[Begin]
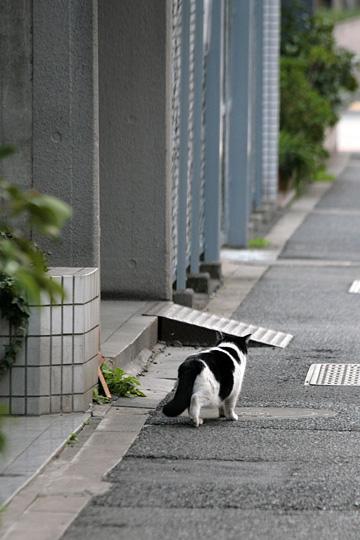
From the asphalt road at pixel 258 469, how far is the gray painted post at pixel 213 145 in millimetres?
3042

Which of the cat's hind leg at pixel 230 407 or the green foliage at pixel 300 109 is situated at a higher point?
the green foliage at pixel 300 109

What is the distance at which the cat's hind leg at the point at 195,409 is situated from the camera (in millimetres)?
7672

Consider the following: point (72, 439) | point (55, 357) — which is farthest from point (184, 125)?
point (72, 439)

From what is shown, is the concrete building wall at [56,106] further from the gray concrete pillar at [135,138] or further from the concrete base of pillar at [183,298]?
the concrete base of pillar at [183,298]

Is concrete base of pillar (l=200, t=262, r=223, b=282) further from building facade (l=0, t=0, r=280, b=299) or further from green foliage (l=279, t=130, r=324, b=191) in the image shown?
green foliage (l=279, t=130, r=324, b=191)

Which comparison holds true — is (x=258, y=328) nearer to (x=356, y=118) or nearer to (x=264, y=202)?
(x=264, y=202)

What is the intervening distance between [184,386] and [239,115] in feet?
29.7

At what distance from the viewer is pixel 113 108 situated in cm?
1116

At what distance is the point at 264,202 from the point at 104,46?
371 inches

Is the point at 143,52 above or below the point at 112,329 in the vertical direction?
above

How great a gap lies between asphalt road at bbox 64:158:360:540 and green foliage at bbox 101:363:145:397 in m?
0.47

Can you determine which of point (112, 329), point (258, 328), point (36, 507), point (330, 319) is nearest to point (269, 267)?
[End]
Format every line of the items above as a numbered list, skipping the blank lines. Leave the pictures out.

Answer to this problem —
1. From the asphalt road at pixel 258 469, how far is the gray painted post at pixel 213 145 in millimetres?
2. 3042
3. Which of the cat's hind leg at pixel 230 407 or the green foliage at pixel 300 109 is situated at a higher point?
4. the green foliage at pixel 300 109
5. What is the distance at which the cat's hind leg at the point at 195,409 is situated from the camera (in millimetres)?
6. 7672
7. Consider the following: point (72, 439) | point (55, 357) — which is farthest from point (184, 125)?
8. point (72, 439)
9. From what is shown, is the concrete building wall at [56,106] further from the gray concrete pillar at [135,138] or further from the concrete base of pillar at [183,298]?
10. the concrete base of pillar at [183,298]
11. Is concrete base of pillar (l=200, t=262, r=223, b=282) further from building facade (l=0, t=0, r=280, b=299) or further from green foliage (l=279, t=130, r=324, b=191) in the image shown?
12. green foliage (l=279, t=130, r=324, b=191)
13. Which comparison holds true — is (x=258, y=328) nearer to (x=356, y=118) or nearer to (x=264, y=202)?
14. (x=264, y=202)
15. What is the intervening distance between [184,386] and [239,115] in feet?
16. 29.7
17. At what distance from the viewer is pixel 113 108 situated in cm?
18. 1116
19. At what distance is the point at 264,202 from the point at 104,46?
20. 371 inches
21. Is the point at 143,52 above or below the point at 112,329 in the vertical direction?
22. above
23. How great a gap lies between asphalt road at bbox 64:158:360:540 and green foliage at bbox 101:363:145:397 in m?
24. 0.47
25. Can you determine which of point (112, 329), point (258, 328), point (36, 507), point (330, 319) is nearest to point (269, 267)?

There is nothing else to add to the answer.